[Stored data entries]
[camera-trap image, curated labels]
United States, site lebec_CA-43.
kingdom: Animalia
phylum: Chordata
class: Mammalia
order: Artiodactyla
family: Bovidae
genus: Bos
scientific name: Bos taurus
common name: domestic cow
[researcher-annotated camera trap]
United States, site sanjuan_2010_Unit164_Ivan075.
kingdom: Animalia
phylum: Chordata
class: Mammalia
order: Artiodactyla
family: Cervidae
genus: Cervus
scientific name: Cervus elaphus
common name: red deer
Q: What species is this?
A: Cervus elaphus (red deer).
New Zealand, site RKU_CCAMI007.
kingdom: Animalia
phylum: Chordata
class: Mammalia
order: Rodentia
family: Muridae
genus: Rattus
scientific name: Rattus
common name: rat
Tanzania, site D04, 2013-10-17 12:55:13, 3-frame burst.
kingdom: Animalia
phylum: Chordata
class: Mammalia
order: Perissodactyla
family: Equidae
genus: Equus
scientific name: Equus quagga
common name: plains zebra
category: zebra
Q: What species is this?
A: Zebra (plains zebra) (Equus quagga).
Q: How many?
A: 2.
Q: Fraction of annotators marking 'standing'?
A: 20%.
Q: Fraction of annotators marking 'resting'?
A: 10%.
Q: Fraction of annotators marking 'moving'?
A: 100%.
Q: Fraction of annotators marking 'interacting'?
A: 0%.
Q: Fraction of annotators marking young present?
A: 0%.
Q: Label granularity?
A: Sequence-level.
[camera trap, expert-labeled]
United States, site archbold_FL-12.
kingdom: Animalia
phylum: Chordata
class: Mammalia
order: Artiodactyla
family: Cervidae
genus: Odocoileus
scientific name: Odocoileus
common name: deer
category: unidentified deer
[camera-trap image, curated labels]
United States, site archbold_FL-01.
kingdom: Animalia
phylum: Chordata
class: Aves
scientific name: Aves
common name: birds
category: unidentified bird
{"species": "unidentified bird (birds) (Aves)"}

== Task goal ==
Word for word, restate each of the records above.

== Response below ==
[camera-trap image, curated labels]
United States, site lebec_CA-43.
kingdom: Animalia
phylum: Chordata
class: Mammalia
order: Artiodactyla
family: Bovidae
genus: Bos
scientific name: Bos taurus
common name: domestic cow
[researcher-annotated camera trap]
United States, site sanjuan_2010_Unit164_Ivan075.
kingdom: Animalia
phylum: Chordata
class: Mammalia
order: Artiodactyla
family: Cervidae
genus: Cervus
scientific name: Cervus elaphus
common name: red deer
Q: What species is this?
A: Cervus elaphus (red deer).
New Zealand, site RKU_CCAMI007.
kingdom: Animalia
phylum: Chordata
class: Mammalia
order: Rodentia
family: Muridae
genus: Rattus
scientific name: Rattus
common name: rat
Tanzania, site D04, 2013-10-17 12:55:13, 3-frame burst.
kingdom: Animalia
phylum: Chordata
class: Mammalia
order: Perissodactyla
family: Equidae
genus: Equus
scientific name: Equus quagga
common name: plains zebra
category: zebra
Q: What species is this?
A: Zebra (plains zebra) (Equus quagga).
Q: How many?
A: 2.
Q: Fraction of annotators marking 'standing'?
A: 20%.
Q: Fraction of annotators marking 'resting'?
A: 10%.
Q: Fraction of annotators marking 'moving'?
A: 100%.
Q: Fraction of annotators marking 'interacting'?
A: 0%.
Q: Fraction of annotators marking young present?
A: 0%.
Q: Label granularity?
A: Sequence-level.
[camera trap, expert-labeled]
United States, site archbold_FL-12.
kingdom: Animalia
phylum: Chordata
class: Mammalia
order: Artiodactyla
family: Cervidae
genus: Odocoileus
scientific name: Odocoileus
common name: deer
category: unidentified deer
[camera-trap image, curated labels]
United States, site archbold_FL-01.
kingdom: Animalia
phylum: Chordata
class: Aves
scientific name: Aves
common name: birds
category: unidentified bird
{"species": "unidentified bird (birds) (Aves)"}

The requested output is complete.